# [What you are asked to do]
Read the entries below and pull out each line with the string "which".
▽
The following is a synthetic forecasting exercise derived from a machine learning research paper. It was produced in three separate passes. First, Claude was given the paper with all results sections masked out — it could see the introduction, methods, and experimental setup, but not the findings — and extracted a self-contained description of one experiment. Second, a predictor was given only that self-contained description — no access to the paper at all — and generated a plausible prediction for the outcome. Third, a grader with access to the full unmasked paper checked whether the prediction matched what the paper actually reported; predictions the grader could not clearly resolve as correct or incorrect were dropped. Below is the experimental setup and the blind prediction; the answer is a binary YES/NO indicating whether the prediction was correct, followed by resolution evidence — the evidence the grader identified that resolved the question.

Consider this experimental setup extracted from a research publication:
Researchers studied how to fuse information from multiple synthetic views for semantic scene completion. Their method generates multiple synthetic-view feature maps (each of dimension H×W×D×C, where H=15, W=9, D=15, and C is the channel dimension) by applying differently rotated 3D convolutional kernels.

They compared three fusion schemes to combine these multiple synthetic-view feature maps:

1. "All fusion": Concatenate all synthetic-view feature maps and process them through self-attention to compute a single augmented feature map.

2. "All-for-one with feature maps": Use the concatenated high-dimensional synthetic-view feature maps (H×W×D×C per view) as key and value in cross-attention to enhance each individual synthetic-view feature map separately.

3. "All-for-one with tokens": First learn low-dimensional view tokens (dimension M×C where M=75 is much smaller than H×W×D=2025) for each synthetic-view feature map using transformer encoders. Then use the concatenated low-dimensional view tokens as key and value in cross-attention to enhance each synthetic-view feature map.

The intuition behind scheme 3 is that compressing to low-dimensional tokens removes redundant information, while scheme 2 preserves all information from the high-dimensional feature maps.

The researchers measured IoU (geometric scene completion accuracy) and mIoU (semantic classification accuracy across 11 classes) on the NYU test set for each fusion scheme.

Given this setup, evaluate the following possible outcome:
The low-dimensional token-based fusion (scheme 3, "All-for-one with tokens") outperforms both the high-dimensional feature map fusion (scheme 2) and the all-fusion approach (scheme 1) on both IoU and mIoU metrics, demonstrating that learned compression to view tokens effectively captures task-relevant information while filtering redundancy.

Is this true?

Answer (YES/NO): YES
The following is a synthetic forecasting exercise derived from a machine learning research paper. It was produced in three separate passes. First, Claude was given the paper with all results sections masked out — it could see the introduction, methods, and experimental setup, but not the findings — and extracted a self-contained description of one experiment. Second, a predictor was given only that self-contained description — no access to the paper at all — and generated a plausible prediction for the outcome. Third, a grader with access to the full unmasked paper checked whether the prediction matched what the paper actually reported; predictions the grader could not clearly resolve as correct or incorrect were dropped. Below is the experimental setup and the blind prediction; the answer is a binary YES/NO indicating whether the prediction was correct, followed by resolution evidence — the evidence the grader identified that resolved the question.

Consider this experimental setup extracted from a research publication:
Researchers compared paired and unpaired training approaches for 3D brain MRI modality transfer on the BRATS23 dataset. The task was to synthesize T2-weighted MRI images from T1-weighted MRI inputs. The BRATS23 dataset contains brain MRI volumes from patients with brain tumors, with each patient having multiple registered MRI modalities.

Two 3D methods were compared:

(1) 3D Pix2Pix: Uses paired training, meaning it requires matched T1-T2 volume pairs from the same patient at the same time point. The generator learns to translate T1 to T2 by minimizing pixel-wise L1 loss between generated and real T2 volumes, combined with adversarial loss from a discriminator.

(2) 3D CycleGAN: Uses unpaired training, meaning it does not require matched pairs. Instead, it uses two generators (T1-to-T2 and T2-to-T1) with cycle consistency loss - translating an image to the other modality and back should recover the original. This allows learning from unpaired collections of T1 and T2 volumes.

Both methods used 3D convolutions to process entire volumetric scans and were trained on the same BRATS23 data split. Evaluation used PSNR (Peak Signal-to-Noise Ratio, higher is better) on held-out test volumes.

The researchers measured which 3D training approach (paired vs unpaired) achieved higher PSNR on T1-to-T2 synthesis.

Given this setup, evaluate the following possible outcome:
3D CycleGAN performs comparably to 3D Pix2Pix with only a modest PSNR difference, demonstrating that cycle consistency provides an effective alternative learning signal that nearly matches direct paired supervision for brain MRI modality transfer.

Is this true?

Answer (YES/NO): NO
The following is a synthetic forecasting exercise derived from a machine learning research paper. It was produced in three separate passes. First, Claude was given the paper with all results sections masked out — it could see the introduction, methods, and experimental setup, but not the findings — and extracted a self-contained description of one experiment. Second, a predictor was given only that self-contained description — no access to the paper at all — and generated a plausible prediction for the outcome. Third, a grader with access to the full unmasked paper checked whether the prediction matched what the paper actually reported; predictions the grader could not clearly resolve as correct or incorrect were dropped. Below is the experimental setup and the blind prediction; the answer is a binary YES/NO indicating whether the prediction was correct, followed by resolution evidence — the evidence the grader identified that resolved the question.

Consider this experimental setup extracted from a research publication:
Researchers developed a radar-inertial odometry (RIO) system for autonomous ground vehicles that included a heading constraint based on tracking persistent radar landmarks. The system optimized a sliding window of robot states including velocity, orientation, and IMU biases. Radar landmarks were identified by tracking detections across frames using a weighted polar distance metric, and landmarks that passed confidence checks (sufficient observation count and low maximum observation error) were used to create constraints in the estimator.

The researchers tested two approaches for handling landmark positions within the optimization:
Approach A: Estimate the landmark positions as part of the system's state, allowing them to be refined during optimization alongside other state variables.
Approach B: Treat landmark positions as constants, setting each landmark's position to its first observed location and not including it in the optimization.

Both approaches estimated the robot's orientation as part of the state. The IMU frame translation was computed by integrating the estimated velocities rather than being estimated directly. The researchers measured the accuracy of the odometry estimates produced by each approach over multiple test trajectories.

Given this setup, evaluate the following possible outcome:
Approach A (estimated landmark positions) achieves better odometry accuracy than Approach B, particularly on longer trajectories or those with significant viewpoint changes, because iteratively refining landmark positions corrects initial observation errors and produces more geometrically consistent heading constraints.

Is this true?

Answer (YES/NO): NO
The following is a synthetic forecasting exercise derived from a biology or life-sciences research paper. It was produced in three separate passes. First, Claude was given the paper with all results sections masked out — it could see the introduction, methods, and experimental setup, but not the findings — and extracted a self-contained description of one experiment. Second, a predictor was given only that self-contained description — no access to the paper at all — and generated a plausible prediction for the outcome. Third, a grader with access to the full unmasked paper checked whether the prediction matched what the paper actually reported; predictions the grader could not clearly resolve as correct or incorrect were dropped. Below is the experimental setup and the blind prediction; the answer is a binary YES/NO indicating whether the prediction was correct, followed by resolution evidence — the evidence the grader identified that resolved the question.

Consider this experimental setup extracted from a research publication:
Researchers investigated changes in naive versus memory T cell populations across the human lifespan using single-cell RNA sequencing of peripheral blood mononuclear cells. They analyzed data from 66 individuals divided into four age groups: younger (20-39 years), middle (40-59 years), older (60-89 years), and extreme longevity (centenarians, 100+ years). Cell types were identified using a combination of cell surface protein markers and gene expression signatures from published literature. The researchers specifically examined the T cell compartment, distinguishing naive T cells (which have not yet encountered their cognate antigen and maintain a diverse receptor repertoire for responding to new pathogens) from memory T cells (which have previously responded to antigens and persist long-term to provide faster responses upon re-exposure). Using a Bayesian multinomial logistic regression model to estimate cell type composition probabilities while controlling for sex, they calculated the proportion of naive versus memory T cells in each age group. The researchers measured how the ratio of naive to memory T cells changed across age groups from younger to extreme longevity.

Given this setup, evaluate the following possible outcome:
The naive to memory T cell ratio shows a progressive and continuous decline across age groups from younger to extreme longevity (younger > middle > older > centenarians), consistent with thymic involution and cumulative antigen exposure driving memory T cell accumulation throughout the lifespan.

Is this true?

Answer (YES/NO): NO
△
# [Answer box]
The researchers measured which 3D training approach (paired vs unpaired) achieved higher PSNR on T1-to-T2 synthesis.
Researchers investigated changes in naive versus memory T cell populations across the human lifespan using single-cell RNA sequencing of peripheral blood mononuclear cells. They analyzed data from 66 individuals divided into four age groups: younger (20-39 years), middle (40-59 years), older (60-89 years), and extreme longevity (centenarians, 100+ years). Cell types were identified using a combination of cell surface protein markers and gene expression signatures from published literature. The researchers specifically examined the T cell compartment, distinguishing naive T cells (which have not yet encountered their cognate antigen and maintain a diverse receptor repertoire for responding to new pathogens) from memory T cells (which have previously responded to antigens and persist long-term to provide faster responses upon re-exposure). Using a Bayesian multinomial logistic regression model to estimate cell type composition probabilities while controlling for sex, they calculated the proportion of naive versus memory T cells in each age group. The researchers measured how the ratio of naive to memory T cells changed across age groups from younger to extreme longevity.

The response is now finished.